> Exercise instructions:
A - In the passage below on temperature and rainfall trends, replace "meteorological stations" with "weather stations" and write out the section starting at "The analysis of" and ending at "et al. 2007).".
B - Answer these questions using the passage below on temperature and rainfall trends.
(i) For what period were the monthly data observed?
(ii) How many stations supplied the data?
(iii) By about how much did annual mean temperatures rise per decade in the studied area?

BEGIN Page extract

The analysis of historical trends in annual temperature and precipitation was based on monthly data observed for the period 1961–2004 from four meteorological stations close to the studied area (13º07'- 13º28'S; 86º10'- 86º23'W) at altitudes between 490 and 900 m.a.s.l. To provide a more robust analysis for the baseline, we also compared the observations with Climate Research Unit TS3 dataset (CRU TS3) for the corresponding grid and period (University of East Anglia Climate Research Unit 2008). The long-term historical temperature and rainfall in general show few clear trends for many parts of Central America (Magrin et al. 2007).
For the studied area, the annual mean temperatures increased significantly, by about 0.4°C/decade between the 1960s and the 2000s (Fig A.1.1a). The average annual rainfall showed an insignificant decline, although one of the rainfall stations experienced an abrupt decline in rainfall in the late 1990s that could have influenced the trend observed (Fig A.1.1b).

END Page extract
BEGIN Data

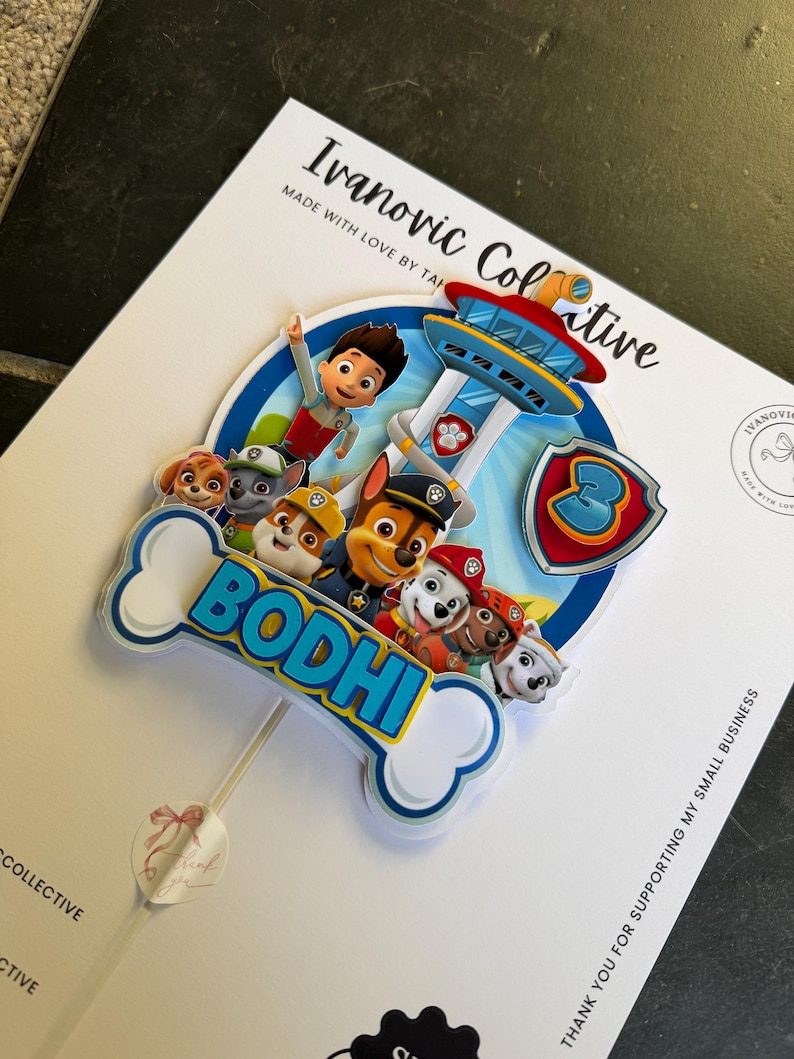 May include: A custom cake topper featuring Paw Patrol characters and the name BODHI in blue letters on a white bone-shaped cutout. The design includes a blue shield with the number 3 and a lookout tower, all mounted on a thin white stick.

END Data

> Results for the exercise:
A -
The analysis of historical trends in annual temperature and precipitation was based on monthly data observed for the period 1961–2004 from four weather stations close to the studied area (13º07'- 13º28'S; 86º10'- 86º23'W) at altitudes between 490 and 900 m.a.s.l. To provide a more robust analysis for the baseline, we also compared the observations with Climate Research Unit TS3 dataset (CRU TS3) for the corresponding grid and period (University of East Anglia Climate Research Unit 2008). The long-term historical temperature and rainfall in general show few clear trends for many parts of Central America (Magrin et al. 2007).

B -
(i) 1961–2004
(ii) Four
(iii) About 0.4°C per decade